Anyone who has trouble placing the whereabouts of their keys, or can’t quite grasp the current East Enders plotlines has their work cut out in November. What with Rememberence Day (which is also my Book Club month choice, and have a highly appropriate book I think…) on the 11th and Bonfire Night on the 5th, like elephants, we can never forget this month.
In the North, Bonfire night is always something of an oddity. What with it celebrating the discovering of a plot against a King that almost bankrupted half the country, and the hanging drawing and quartering (they strangle you for a bit until you almost pass out, then they slit your belly whilst your still alive, draw out all your inards and then cut you in four parts and bury you at four ends of the country so your soul will never be granted entry into heaven) of the conspirators, its hardly the most cheerful of festivals. Coming from Yorkshire, we never burnt Guys, just figurines of Margaret Thatcher (joke, obviously), and Bonfire Night for me was about gloves and sparklers.
But it is important to remember that people died trying to stop the debasement of a currency and the starvation of a populance, albiet in the name of religion rather than radical socialism. If you want a perfect way to remember the human cost of Bonfire Night I can think of no better than some lovely Historical Fiction set about the time.

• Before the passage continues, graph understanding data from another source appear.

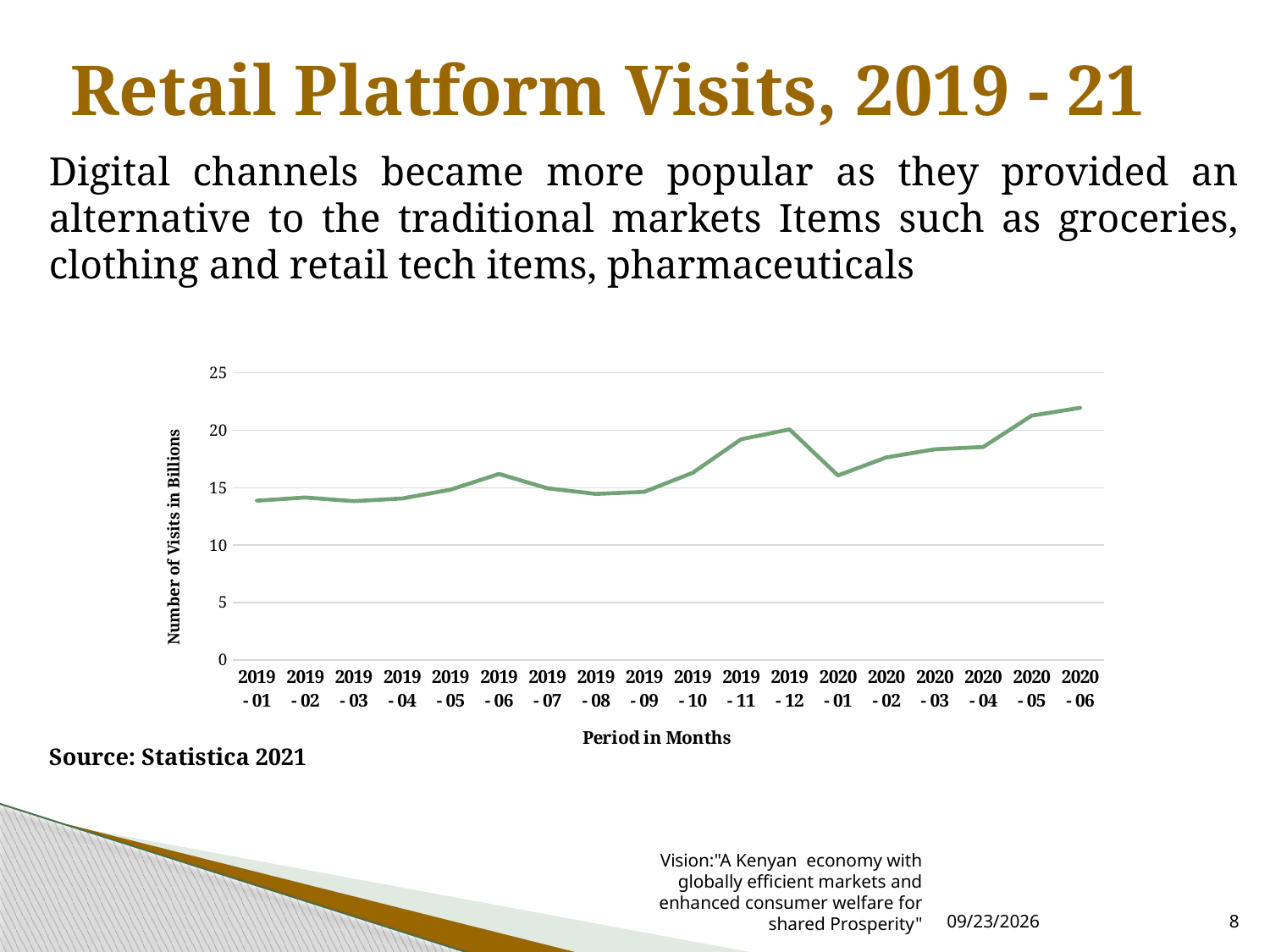
What is the title of the vertical axis? Number of Visits in Billions How many monthly data points are plotted on the chart? 18 Overall, do the values rise or fall from 2019 - 01 to 2020 - 06? rise Which is larger, the value for 2019 - 12 or the value for 2020 - 01? 2019 - 12 Which is larger, the value for 2020 - 05 or the value for 2019 - 06? 2020 - 05 Which month has the highest number of visits? 2020 - 06 Is the value for 2019 - 12 greater or less than 15? greater Is the value for 2020 - 03 greater or less than 20? less Is the value for 2019 - 01 greater or less than 15? less What kind of chart is shown on the slide? line chart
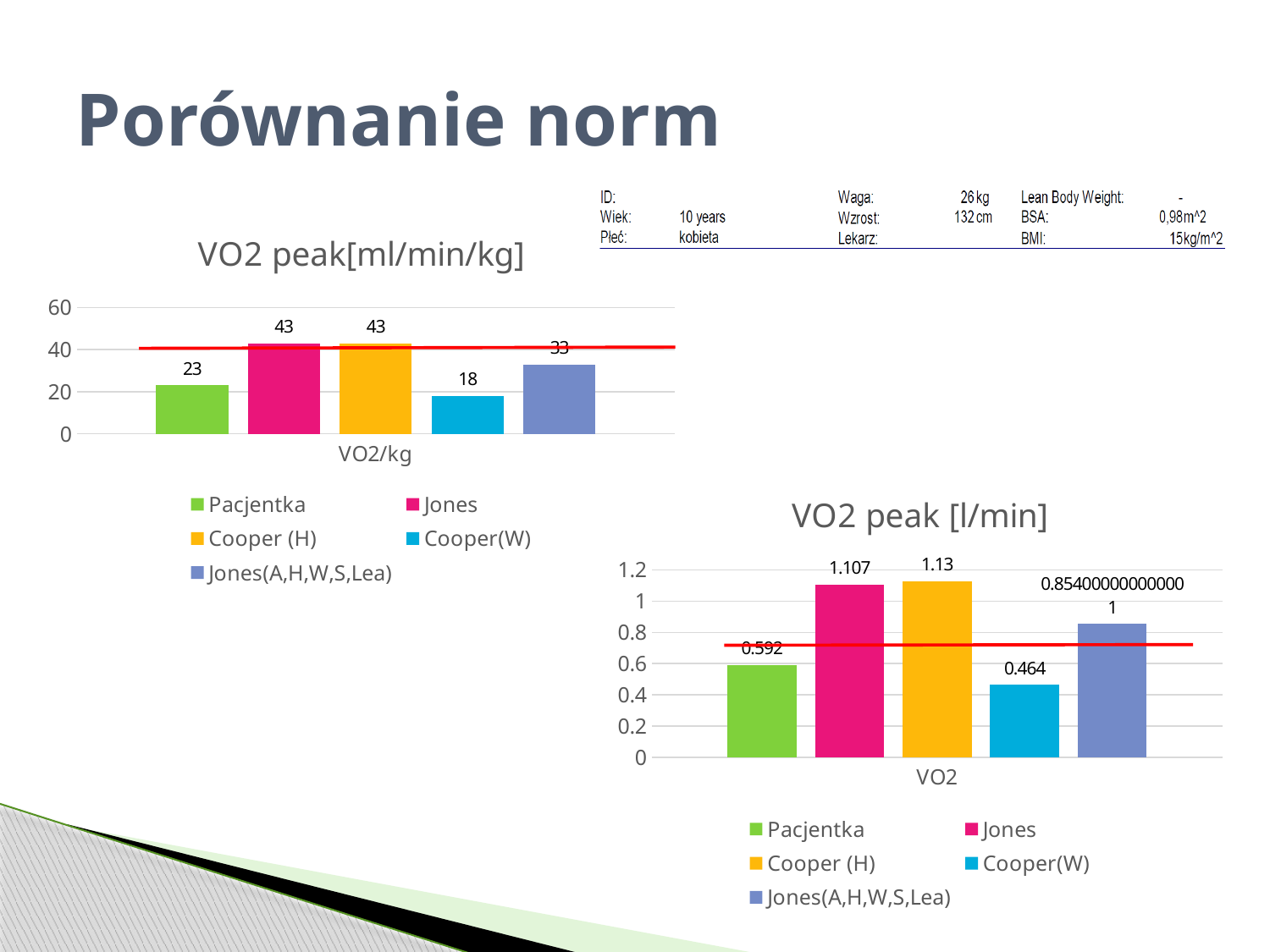
In the 'VO2 peak [l/min]' chart, is the value for Jones(A,H,W,S,Lea) greater or less than 0.8? greater In the 'VO2 peak[ml/min/kg]' chart, is the value for Jones(A,H,W,S,Lea) greater or less than 40? less In the 'VO2 peak[ml/min/kg]' chart, what is the value for Pacjentka? 23 In the 'VO2 peak [l/min]' chart, which is larger: the value for Jones or the value for Pacjentka? Jones What kind of chart is the 'VO2 peak [l/min]' chart? bar chart In the 'VO2 peak[ml/min/kg]' chart, what is the value for Cooper(W)? 18 In the 'VO2 peak [l/min]' chart, which series has the lowest value? Cooper(W) In the 'VO2 peak[ml/min/kg]' chart, which series has the lowest value? Cooper(W) In the 'VO2 peak[ml/min/kg]' chart, what is the difference between the Jones value and the Pacjentka value? 20 In the 'VO2 peak [l/min]' chart, what is the value for Pacjentka? 0.592 How many series does the legend of the 'VO2 peak[ml/min/kg]' chart list? 5 In the 'VO2 peak [l/min]' chart, what is the value for Cooper (H)? 1.13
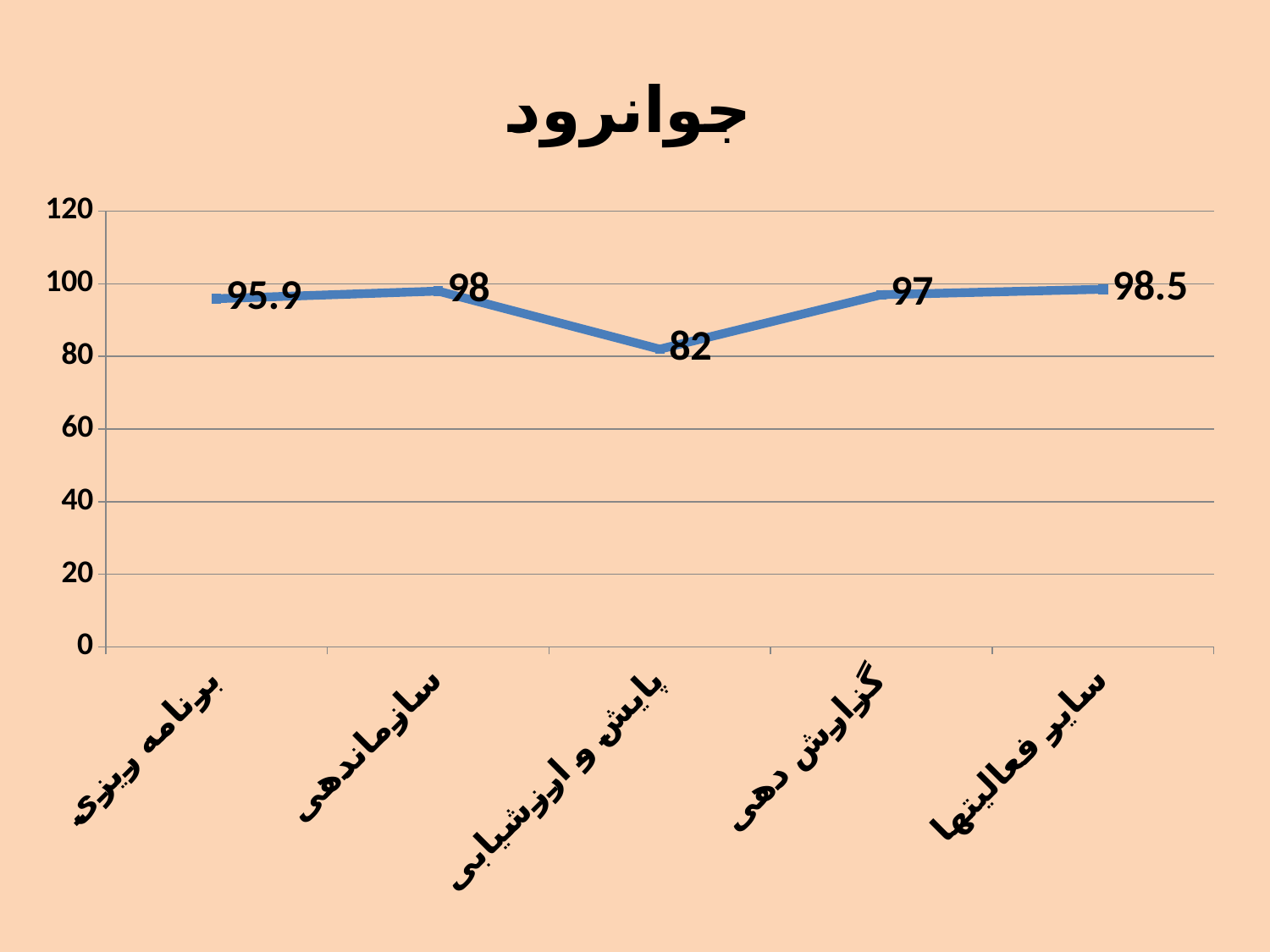
What is the value for گزارش دهی? 97 What is the difference between the values for سازماندهی and پایش و ارزشیابی? 16 How many categories are shown on the x axis? 5 What is the value for پایش و ارزشیابی? 82 What kind of chart is shown on the slide? line chart What is the value for سایر فعالیتها? 98.5 Which category has the lowest value? پایش و ارزشیابی What is the title of the chart? جوانرود Which is larger, the value for سازماندهی or the value for برنامه ریزی? سازماندهی Which category has the highest value? سایر فعالیتها Is the value for پایش و ارزشیابی greater or less than 100? less What is the value for برنامه ریزی? 95.9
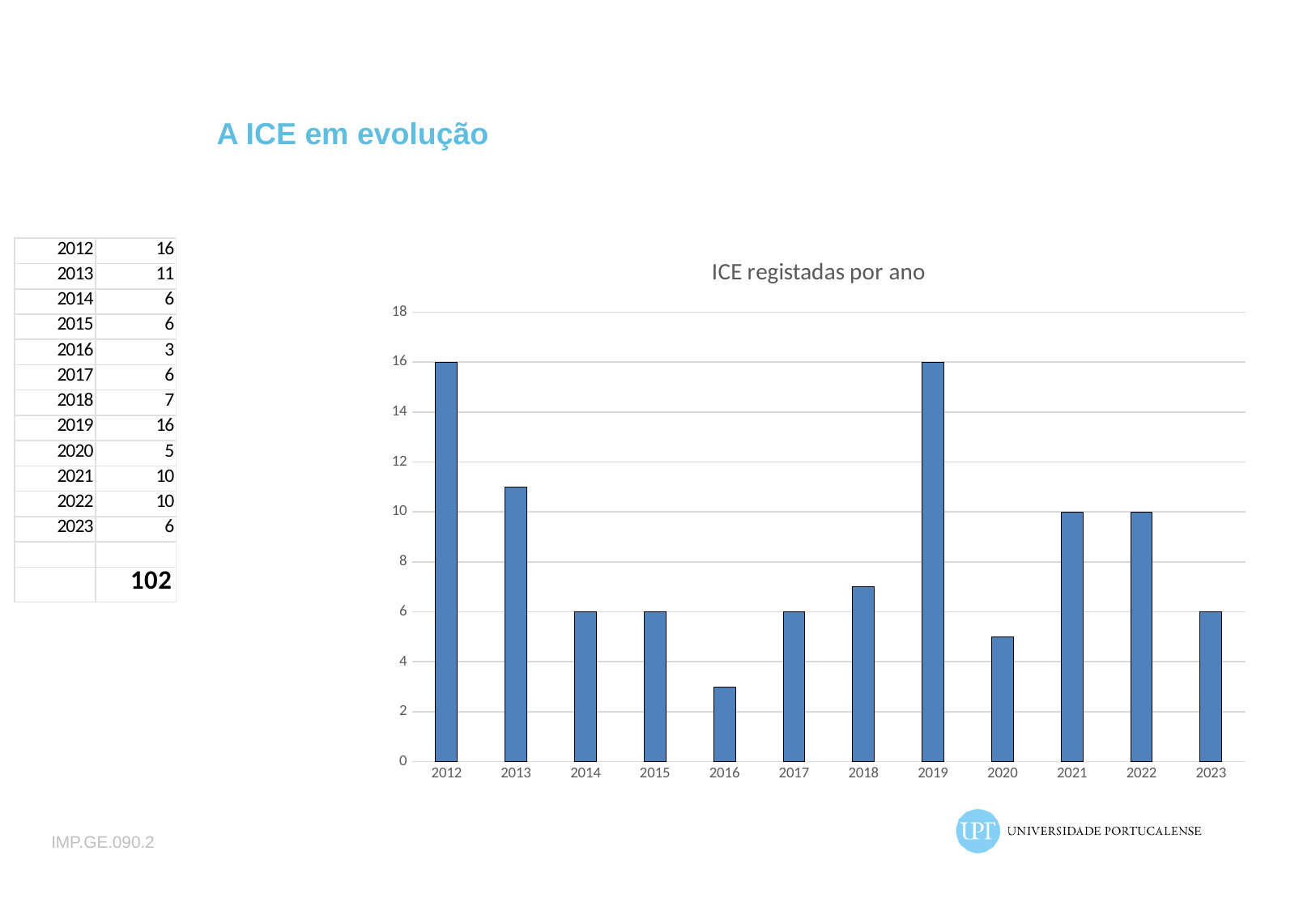
What is the value for 2012 in the chart? 16 What is the title of the chart? ICE registadas por ano What is the total of all the yearly values shown in the table on the slide? 102 Is the value for 2022 greater or less than 8? greater Which is larger, the value for 2019 or the value for 2021? 2019 What is the value for 2016 in the chart? 3 How many years are shown on the x axis of the chart? 12 Which year has the lowest value in the chart? 2016 What type of chart is shown on the slide? bar chart What is the value for 2020 in the chart? 5 What is the difference between the values for 2013 and 2014? 5 What is the value for 2018 in the chart? 7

Christie Dickason is a recent discovery of mine, and thanks to the lovely people at WH Smith last month I read one of her’s, The King’s Daughter. The first part of the book is not the best part by any means, however it does explore the Gunpowder Plot and its implications on the Royal House. I had no idea that part of the Plot was to kidnap the Princess Elizabeth, King James the I of England’s daughter and put her on the throne as a figurehead. Elizabeth is completly obvlious to any plot and the description of how she is forced to watch the execution of the plotters is grisly and stomach tighteningly good.
Dickason has written several novels set in the Stuart era, which is in dire need of some publicity considering how interesting it was. I very much look forward to reading more of her work and encorage and historical novel fans out there to do the same.
For an actual history of the time, I cannot recommend ‘Gunpowder Plot: Terror and Faith’ by Antonia Fraser highly enough. She is an excellent bibliographer and historian and this is up there with the best of her works, after the seminal Mary Queen of Scots.
And Daisy Dalrymple fans will be delighted to hear that number 15 in the amazingly good detective series set in the 1920s is called The Gunpowder Plot! Spiffing!